What you are asked to do: Please count the lines of the data below that contain the string "dark", where case counts. Reply with the number alone.

Input records:
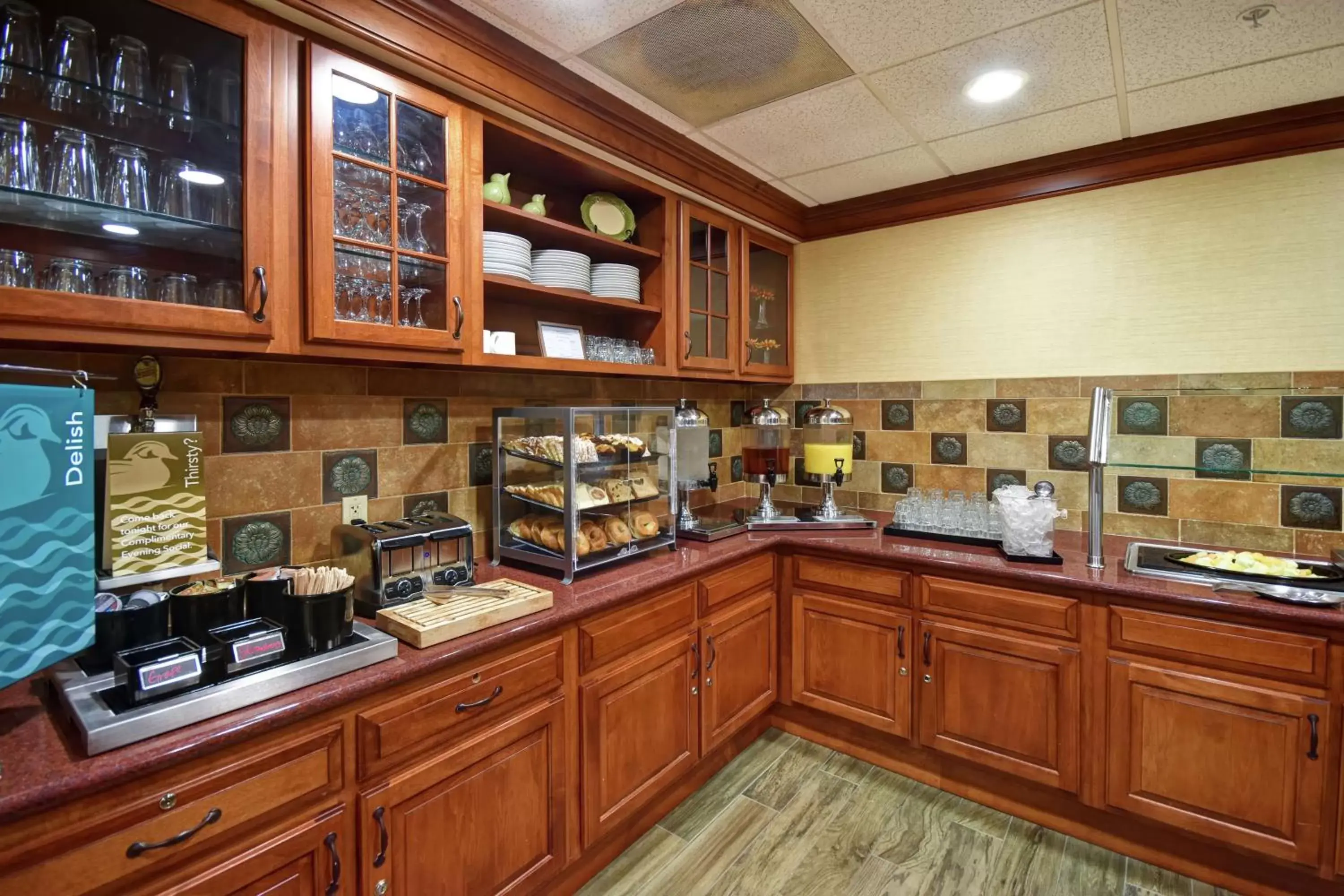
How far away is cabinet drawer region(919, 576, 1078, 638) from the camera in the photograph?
6.90 feet

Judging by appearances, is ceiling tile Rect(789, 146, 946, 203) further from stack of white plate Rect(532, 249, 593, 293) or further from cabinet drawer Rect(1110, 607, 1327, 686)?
cabinet drawer Rect(1110, 607, 1327, 686)

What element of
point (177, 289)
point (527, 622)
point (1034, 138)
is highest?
point (1034, 138)

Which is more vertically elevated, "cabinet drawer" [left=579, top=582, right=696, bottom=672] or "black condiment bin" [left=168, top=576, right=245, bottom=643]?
"black condiment bin" [left=168, top=576, right=245, bottom=643]

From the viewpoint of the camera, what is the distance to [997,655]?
2242 millimetres

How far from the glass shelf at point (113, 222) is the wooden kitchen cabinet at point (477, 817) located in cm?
124

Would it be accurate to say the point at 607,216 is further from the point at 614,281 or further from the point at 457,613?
the point at 457,613

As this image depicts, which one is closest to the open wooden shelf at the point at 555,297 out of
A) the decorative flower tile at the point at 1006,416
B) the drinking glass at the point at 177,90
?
the drinking glass at the point at 177,90

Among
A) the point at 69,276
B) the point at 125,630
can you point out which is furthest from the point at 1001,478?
the point at 69,276

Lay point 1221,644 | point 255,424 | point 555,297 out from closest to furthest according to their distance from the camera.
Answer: point 255,424
point 1221,644
point 555,297

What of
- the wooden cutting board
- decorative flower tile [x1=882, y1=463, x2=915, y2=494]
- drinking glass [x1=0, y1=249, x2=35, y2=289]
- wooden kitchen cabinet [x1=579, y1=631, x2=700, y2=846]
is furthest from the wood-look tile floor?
drinking glass [x1=0, y1=249, x2=35, y2=289]

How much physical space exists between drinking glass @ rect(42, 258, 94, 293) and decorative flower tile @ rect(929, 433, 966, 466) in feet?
10.1

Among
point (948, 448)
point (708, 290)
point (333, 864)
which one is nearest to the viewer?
point (333, 864)

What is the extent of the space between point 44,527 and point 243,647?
374 millimetres

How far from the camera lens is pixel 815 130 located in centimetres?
238
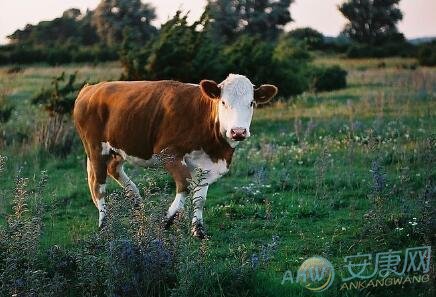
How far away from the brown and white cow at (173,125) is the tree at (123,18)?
22.8m

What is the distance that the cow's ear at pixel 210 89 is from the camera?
7.15 metres

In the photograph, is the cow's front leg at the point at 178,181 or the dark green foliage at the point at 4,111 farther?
the dark green foliage at the point at 4,111

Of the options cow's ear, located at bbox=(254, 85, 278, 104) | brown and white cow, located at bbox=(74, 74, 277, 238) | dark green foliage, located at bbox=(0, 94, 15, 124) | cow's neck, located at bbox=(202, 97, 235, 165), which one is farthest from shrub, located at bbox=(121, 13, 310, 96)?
cow's neck, located at bbox=(202, 97, 235, 165)

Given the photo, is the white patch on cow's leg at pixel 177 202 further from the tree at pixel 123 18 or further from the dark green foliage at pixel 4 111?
the tree at pixel 123 18

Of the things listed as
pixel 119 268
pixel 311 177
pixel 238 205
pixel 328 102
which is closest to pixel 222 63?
pixel 328 102

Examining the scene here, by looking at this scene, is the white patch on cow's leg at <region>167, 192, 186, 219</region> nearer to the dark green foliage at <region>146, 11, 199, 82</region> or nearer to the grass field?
the grass field

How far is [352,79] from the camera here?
27062mm

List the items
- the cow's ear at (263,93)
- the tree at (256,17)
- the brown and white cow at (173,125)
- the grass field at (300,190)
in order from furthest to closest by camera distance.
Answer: the tree at (256,17), the cow's ear at (263,93), the brown and white cow at (173,125), the grass field at (300,190)

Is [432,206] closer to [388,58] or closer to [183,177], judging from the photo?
[183,177]

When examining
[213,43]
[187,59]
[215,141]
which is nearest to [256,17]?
[213,43]

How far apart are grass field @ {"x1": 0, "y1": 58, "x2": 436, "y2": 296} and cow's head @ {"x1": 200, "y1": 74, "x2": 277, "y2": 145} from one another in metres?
0.88

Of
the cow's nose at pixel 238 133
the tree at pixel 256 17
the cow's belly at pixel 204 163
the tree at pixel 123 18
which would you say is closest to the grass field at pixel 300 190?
the cow's belly at pixel 204 163

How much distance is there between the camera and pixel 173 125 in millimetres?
7426

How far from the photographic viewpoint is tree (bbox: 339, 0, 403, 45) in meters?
18.0
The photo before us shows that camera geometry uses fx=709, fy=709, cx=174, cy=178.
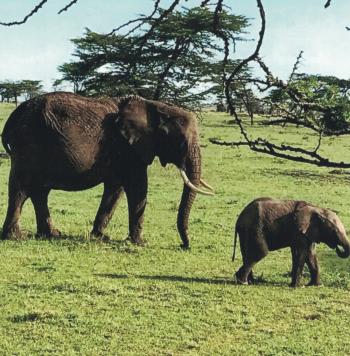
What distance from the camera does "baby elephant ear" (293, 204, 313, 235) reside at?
8680 millimetres

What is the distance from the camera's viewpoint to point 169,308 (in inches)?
287

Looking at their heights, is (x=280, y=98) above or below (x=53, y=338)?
above

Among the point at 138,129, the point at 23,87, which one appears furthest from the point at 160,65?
the point at 23,87

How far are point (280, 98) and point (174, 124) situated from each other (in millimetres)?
8870

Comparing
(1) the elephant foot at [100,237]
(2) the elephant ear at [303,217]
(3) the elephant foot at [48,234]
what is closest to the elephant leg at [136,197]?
(1) the elephant foot at [100,237]

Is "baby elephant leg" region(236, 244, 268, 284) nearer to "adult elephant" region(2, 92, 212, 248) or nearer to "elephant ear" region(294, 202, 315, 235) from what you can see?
"elephant ear" region(294, 202, 315, 235)

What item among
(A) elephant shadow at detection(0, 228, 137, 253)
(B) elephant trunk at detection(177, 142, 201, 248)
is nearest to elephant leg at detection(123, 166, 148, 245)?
(A) elephant shadow at detection(0, 228, 137, 253)

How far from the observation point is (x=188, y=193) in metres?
10.8

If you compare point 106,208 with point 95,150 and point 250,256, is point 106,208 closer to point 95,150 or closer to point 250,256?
point 95,150

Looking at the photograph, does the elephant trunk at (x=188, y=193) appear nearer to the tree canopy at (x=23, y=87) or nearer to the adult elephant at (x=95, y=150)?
the adult elephant at (x=95, y=150)

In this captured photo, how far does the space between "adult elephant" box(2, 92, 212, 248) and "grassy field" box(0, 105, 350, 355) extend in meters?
0.66

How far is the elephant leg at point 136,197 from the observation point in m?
11.0

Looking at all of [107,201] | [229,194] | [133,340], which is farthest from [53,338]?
[229,194]

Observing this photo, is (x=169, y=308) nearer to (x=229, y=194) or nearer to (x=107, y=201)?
(x=107, y=201)
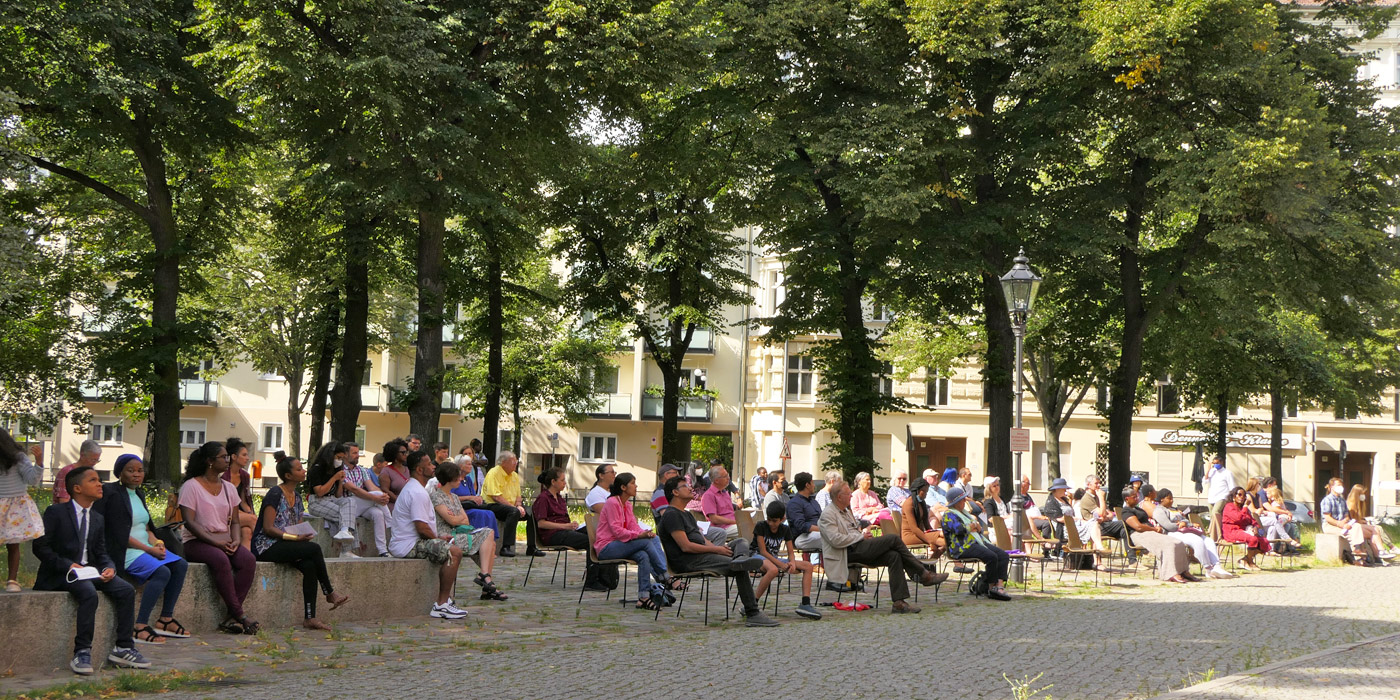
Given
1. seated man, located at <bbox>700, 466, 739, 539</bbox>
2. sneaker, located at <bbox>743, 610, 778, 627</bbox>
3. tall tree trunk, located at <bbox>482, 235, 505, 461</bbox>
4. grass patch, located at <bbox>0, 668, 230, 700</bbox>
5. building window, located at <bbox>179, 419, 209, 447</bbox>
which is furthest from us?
building window, located at <bbox>179, 419, 209, 447</bbox>

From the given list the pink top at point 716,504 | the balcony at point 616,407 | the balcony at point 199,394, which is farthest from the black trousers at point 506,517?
the balcony at point 199,394

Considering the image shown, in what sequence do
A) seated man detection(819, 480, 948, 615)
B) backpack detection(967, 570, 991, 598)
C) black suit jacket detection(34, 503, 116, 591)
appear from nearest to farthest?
black suit jacket detection(34, 503, 116, 591) < seated man detection(819, 480, 948, 615) < backpack detection(967, 570, 991, 598)

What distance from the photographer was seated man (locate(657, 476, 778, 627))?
11742 mm

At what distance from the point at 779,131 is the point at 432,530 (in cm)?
1539

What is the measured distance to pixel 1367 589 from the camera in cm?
1750

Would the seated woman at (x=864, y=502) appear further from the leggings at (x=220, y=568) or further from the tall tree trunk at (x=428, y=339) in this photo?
the tall tree trunk at (x=428, y=339)

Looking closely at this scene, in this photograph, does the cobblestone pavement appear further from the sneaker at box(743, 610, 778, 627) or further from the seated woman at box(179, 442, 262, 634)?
the seated woman at box(179, 442, 262, 634)

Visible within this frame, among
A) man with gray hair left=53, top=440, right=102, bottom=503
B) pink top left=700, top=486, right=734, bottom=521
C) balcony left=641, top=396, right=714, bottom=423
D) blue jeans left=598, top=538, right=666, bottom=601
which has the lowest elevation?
blue jeans left=598, top=538, right=666, bottom=601

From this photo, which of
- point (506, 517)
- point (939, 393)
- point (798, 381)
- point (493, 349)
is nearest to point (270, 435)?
point (798, 381)

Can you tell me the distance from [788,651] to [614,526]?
3262 millimetres

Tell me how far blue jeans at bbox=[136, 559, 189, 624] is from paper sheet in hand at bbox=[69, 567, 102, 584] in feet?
2.56

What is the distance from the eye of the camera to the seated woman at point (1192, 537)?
763 inches

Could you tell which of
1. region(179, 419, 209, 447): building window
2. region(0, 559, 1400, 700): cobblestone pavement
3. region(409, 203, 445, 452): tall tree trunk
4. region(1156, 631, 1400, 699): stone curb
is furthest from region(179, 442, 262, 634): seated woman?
region(179, 419, 209, 447): building window

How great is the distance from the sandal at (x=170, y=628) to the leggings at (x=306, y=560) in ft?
3.55
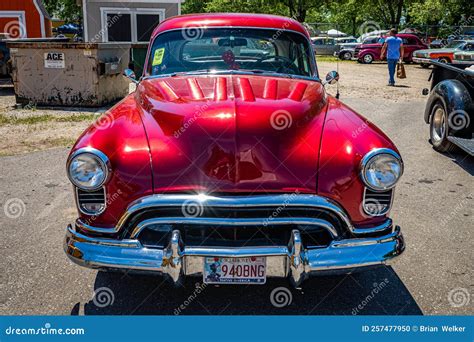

The completed task: 5